Genel manada tedarik süreç yönetiminin işletmeye olan katkıları şeklinde değerlendirilebilirler.

Tedarik Süreç Yönetimi Neden Otomatikleşmeli?

Tedarik sürecinin tamamıyla bir karmaşadan kurtulması, net bir şekilde ilerlemesi, pürüzlerin giderilmesi ve şeffaf bir süreç yönetimi için mutlak suretle tedarik süreç yönetimi otomatikleşmelidir. Tedarik süreç yönetimindeki otomatikleşme kavramı, sürecin bilişim teknolojilerinden faydalanılması yani, işletmenin bu konuda ihtiyaç duyduğu yazılımları kullanması gerekliliği ile ilişkilendirilebilir.

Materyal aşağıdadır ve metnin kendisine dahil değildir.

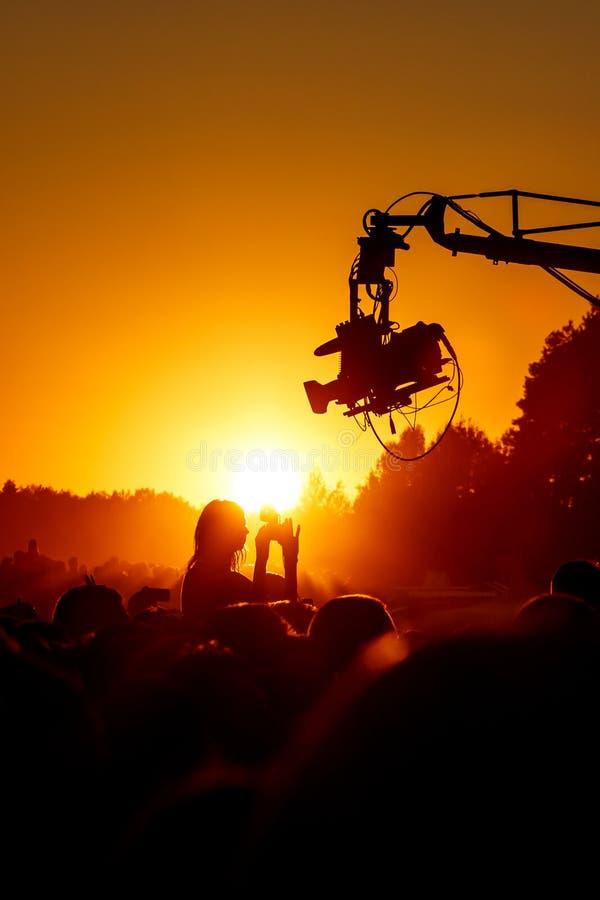 Télévision en direct de caméra vidéo sur l'événement d'été Silhouette, studio extérieur contre le ciel orange images stock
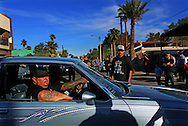 """Mark """"Elvis"""" Priestley, host of the Discovery Channel's Driving Wild, interacts with members of a Low Rider Club while filming  in Mexicali, Mexico on Saturday, November 7, 2015.(Photo by Sandy Huffaker/Getty Images for The Discovery Networks International)"""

Otomatik hale gereken tedarik sürecinin içerisinde herhangi bir verinin kaybola ihtimali söz konusu değildir. Her türlü adımın ve her detayın kayıt altında olduğu bu sistemde analizlerin de çok doğru bir şekilde elde edilip, ilerleyen süreçte de işletme geleceği için kullanılması söz konusu olur. Tedarik sürecinde otomatikleşme sayesinde aksamaların ya da hataların en aza inmesi gibi bir durum ortaya çıkar. Öte yandan kontrol edilebilir süreç yönetimi için de otomatikleşmenin şart olduğunu söylemek hiç de yanlış olmayacaktır. Peki, tedarik süreç yönetimini için gerekli olan bir yazılımın işletmeye ne gibi faydaları vardır?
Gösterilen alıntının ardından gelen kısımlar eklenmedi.